Every buyer has a wish list when looking for a new home, and they want that next home to be ‘the one’. A home on the market for sale may have many of the desired features, but no home will have everything. The important thing to keep in mind is that you as the new owner can personalize and change the home to best suite yourself. While the location can’t be changed, the local amenities can’t be changed, and some other features., so many things can be, such as; colors, surfaces, a bathroom can be added, outdoor space can be expanded, and so on.

Home buyers should never ‘settle’ for a new home, but see every home as a great opportunity to make it as unique and special as they choose.

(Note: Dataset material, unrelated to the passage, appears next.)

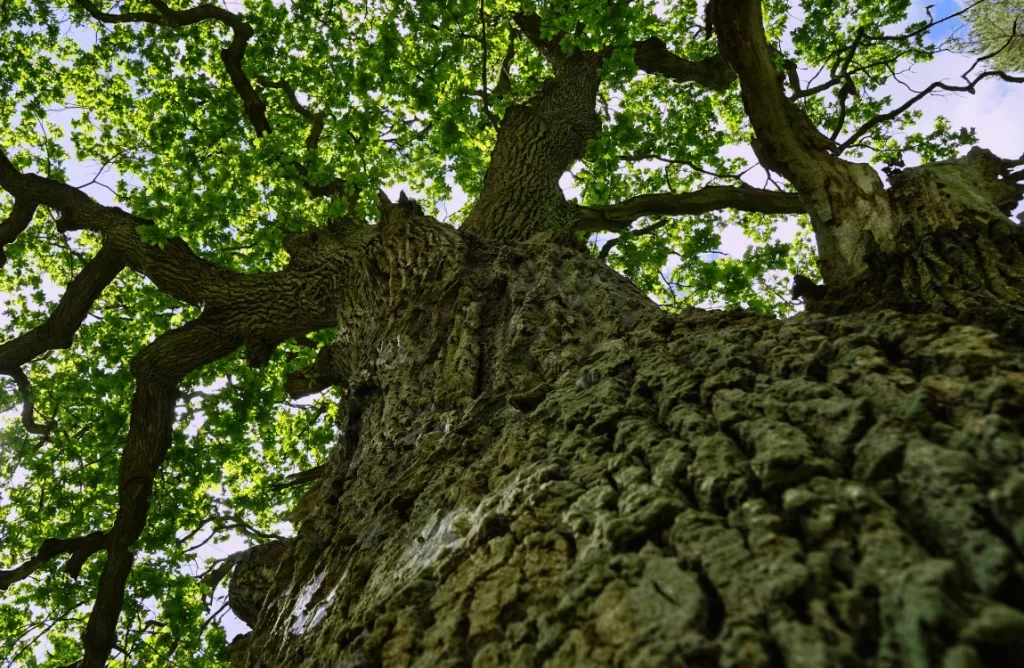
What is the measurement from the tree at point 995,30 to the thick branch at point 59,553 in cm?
1155

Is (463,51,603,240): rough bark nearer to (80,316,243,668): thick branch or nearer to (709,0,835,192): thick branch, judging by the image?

Missing out on an opportunity

This concern comes up in a more subtle way. Sometimes buyers are not quite ready to start their search but with an active market they worry about missing out. Sometimes during an active search where they have a strong need or desire to move, they worry about choosing a new home and then finding out later that a better one came on the market.

For each and every home buyer, there comes a time when they just get a feeling that it is time to make a move – sometimes it is a dissatisfaction of their current place, perhaps the family is growing, maybe the current job has become more secure, or something similar. It is time to listen to the inner voice and focus on your end goal.

Finding problems with the house

No place is perfect, every home has problems, but hopefully the one you fall in love with doesn’t have too many! Probably everyone has seen a HGTV show where the seemingly model home turns into a disaster. Well, that makes for good viewership, but maybe things were a bit exaggerated!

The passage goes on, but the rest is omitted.